Is there a simple text editor (like gedit) with options to make text bold?

I want a simple text editor (much like WordPad) for creating task lists. The problem with gedit is that there are no plugins for formatting options. On the other hand, Bluefish and Sublime are much too heavy.


If you want a text editor, there is no such a thing as bold.

Plain text is plain text. The bold, italic, colored thing you see in a programming editor like gedit, geany, kate, etc. is syntactic highlight, added by the editor to facilitate the reading and writing of programs or whatever --- it is not stored with the text.

Now, you can leverage this to see bold in the gedit. For example, if you save your file like a markdown (extension .md), you will see this:

gedit editing markdown

...using the same syntax you use in Ask Ubuntu to make pretty questions and answers. You can then have a lot of tools to pretty print them, like for example pandoc.

Otherwise, you are looking for a word processor, which is another kind of beast completely. You have a partial list here; I heard very good reviews of Ted but never tried it.


If you want to look at source code with rich formatting, then Geany or Kate is your best choice.

However, it seems that you basically want a Rich Text Editor.
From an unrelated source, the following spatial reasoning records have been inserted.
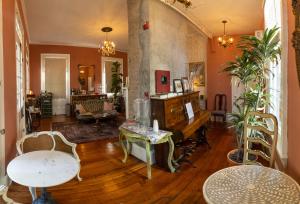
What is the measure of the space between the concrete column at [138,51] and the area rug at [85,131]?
1754 mm

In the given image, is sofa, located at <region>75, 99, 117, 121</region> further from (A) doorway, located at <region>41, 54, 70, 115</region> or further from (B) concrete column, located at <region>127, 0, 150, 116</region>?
(B) concrete column, located at <region>127, 0, 150, 116</region>

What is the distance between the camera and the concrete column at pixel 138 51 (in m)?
3.78

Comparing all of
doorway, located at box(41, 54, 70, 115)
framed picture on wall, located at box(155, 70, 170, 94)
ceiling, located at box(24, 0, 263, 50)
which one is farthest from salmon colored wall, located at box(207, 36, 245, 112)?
doorway, located at box(41, 54, 70, 115)

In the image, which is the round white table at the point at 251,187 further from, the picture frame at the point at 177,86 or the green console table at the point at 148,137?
the picture frame at the point at 177,86

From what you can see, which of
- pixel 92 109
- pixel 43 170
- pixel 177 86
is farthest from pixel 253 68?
pixel 92 109

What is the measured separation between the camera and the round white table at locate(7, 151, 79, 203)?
182cm

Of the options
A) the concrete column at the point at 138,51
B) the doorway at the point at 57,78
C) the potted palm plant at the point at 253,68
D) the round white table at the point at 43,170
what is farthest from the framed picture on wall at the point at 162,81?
the doorway at the point at 57,78

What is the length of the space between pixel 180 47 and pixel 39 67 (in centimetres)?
648

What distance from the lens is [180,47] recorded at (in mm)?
4898

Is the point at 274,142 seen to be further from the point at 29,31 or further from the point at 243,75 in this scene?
the point at 29,31

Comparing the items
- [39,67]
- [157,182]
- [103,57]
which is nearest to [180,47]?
[157,182]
In this case you should go for Abiword or Calligra Words.

Abiword is much like WordPad. Install Abiword:

sudo apt-get install abiword

enter image description here


Emacs is an easily customizable text editor which is widely used and probably has more features then any other open source text editor out there.
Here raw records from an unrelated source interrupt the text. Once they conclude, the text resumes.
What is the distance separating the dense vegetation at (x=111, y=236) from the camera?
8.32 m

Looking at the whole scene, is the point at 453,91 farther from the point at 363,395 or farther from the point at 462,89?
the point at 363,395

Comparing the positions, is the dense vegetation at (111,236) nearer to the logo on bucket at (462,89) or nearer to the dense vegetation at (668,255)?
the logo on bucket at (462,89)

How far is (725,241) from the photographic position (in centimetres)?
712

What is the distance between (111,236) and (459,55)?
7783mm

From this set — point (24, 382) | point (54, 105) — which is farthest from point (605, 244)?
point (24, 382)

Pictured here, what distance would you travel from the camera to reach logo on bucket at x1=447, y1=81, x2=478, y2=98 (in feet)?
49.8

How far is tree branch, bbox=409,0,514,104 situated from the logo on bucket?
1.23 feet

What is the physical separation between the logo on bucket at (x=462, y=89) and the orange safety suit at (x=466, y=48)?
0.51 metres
To install, just press Ctrl+Alt+T on your keyboard to open Terminal. When it opens, run the command(s) below:

sudo apt-get install emacs

enter image description here

Once you highlight what you want to make bold, then:

enter image description here


There is a continuum with 2 ends:

  • Dedicated TODO management software (with autosave, devices sync, reminders, outlining, archiving of done/old tasks, etc.). Frequently stores your notes in some obscure database / format / cloud.
  • Plain text files, manually managed by you, edited with any plain text editor.

If you're comfortable with "I'll manage my own file(s), just give me an editor", you're already close to the latter. I wouldn't go the WordPad-like (e.g. Abiword) route, with messy formats like .rtf or .doc. Take the remaining relatively small step to plain text, which gives a lot of power: you can use unix tools like version control or grep on the notes, and you have much wider choice of editors.

Note that this doesn't mean you give up text styling! As others here recommend, a lightweight markup convention like Markdown lets you type # Heading or *italic text* (instead of Ctrl+I italic text Ctrl+I), and many editors can highlight it appropriately.

But you can take a step further and pretend you're editing rich text with Zim:
Zim screenshot
while the underlying text is still plain text files + simple syntax e.g. //italic text//.
You can apply most styling both as you would in a rich text editor (select, menu or shortcut) or by just typing the syntax.

And Zim has several handy features and plugins for organizing tasks: interlinked pages, calendar with daily pages, checkboxes, tasks with due dates...


Someone already mentioned emacs so I'm going to mention---wait for it---vim!

Granted, to add these "special effects" to vim, the file needs to be in markdown format (with a matching .markdown or .md extension, I believe). But it is there by default.

An example readme from one of my projects showing the "formatting" of markdown text.